**SOURCE EXCERPT:**
# German-Swiss gun manufacturer Sig Sauer to supply US armys' new side arm.



## CAPSLOCKSTUCK (Jan 20, 2017)

Gun Tech


Sig Sauer P320
https://en.wikipedia.org/wiki/SIG_Sauer_P320


The US Army has chosen German-Swiss gun manufacturer Sig Sauer to supply the service's new side arm.

The $580 million contract will see the demise of  Beretta M9, which has been in service since 1985. The M9 was widely criticized with claims that the most effective way of using it was to 'throw it at the target'.

As well as the firearms, the contract also includes the supply of accessories and ammunition.








The awarding of the Modular Handgun System contract comes after years of searching for a replacement to the M9 9-mm handgun, which has been the Army's go-to sidearm since 1985.


 CNN













Subcompact
*Specifications
Weight* 833 g (29.4 oz) P320 Full Size (incl magazine)
737 g (26.0 oz) P320 Carry (incl magazine)
737 g (26.0 oz) P320 Compact (incl magazine)
708 g (25.0 oz) P320 Subcompact (incl magazine)
*Length* 203 mm (8.0 in) P320 Full Size
183 mm (7.2 in) P320 Carry
183 mm (7.2 in) P320 Compact
170 mm (6.7 in) P320 Subcompact
*Barrel length* 120 mm (4.7 in) P320 Full Size
98 mm (3.9 in) P320 Carry
98 mm (3.9 in) P320 Compact
91 mm (3.6 in) P320 Subcompact
*Width* 35.5 mm (1.4 in) P320 Full Size
35.5 mm (1.4 in) P320 Carry
35.5 mm (1.4 in) P320 Compact
28 mm (1.1 in) P320 Subcompact
*Height* 140 mm (5.5 in) P320 Full Size
140 mm (5.5 in) P320 Carry
131 mm (5.2 in) P320 Compact
120 mm (4.7 in) P320 Subcompact
*Caliber* 9×19mm Parabellum
.357 SIG
.40 S&W
.45 ACP
.380 ACP
*Action* Short recoil operated, locked breech
*Rate of fire* Semi-automatic
*Feed system*
_P320 Full Size:_


17 rounds (_9×19mm_)

**DATASET RECORDS:**
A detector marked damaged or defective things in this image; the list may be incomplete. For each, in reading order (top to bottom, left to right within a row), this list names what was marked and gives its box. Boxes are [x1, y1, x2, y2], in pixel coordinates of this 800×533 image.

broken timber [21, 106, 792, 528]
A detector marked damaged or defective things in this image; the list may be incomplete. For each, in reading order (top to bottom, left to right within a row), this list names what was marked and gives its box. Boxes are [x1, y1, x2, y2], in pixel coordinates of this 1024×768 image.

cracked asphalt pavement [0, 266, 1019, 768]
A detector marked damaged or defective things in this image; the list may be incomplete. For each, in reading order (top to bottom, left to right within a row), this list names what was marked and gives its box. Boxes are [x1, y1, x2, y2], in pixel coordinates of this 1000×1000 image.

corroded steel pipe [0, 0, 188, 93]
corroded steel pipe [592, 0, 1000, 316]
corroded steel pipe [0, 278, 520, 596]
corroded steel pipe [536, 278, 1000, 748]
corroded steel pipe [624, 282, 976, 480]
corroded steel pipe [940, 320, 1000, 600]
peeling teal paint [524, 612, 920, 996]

**SET OF TASKS:**
a: According to the Sig Sauer post, what is the value of the contract the US Army awarded?
b: Duplicate the stretch of the Sig Sauer post from "The US Army" through "accessories and ammunition.".
The entries are not needed for this work.

**ANSWERS PROVIDED:**
a: $580 million.

b:
The US Army has chosen German-Swiss gun manufacturer Sig Sauer to supply the service's new side arm.

The $580 million contract will see the demise of  Beretta M9, which has been in service since 1985. The M9 was widely criticized with claims that the most effective way of using it was to 'throw it at the target'.

As well as the firearms, the contract also includes the supply of accessories and ammunition.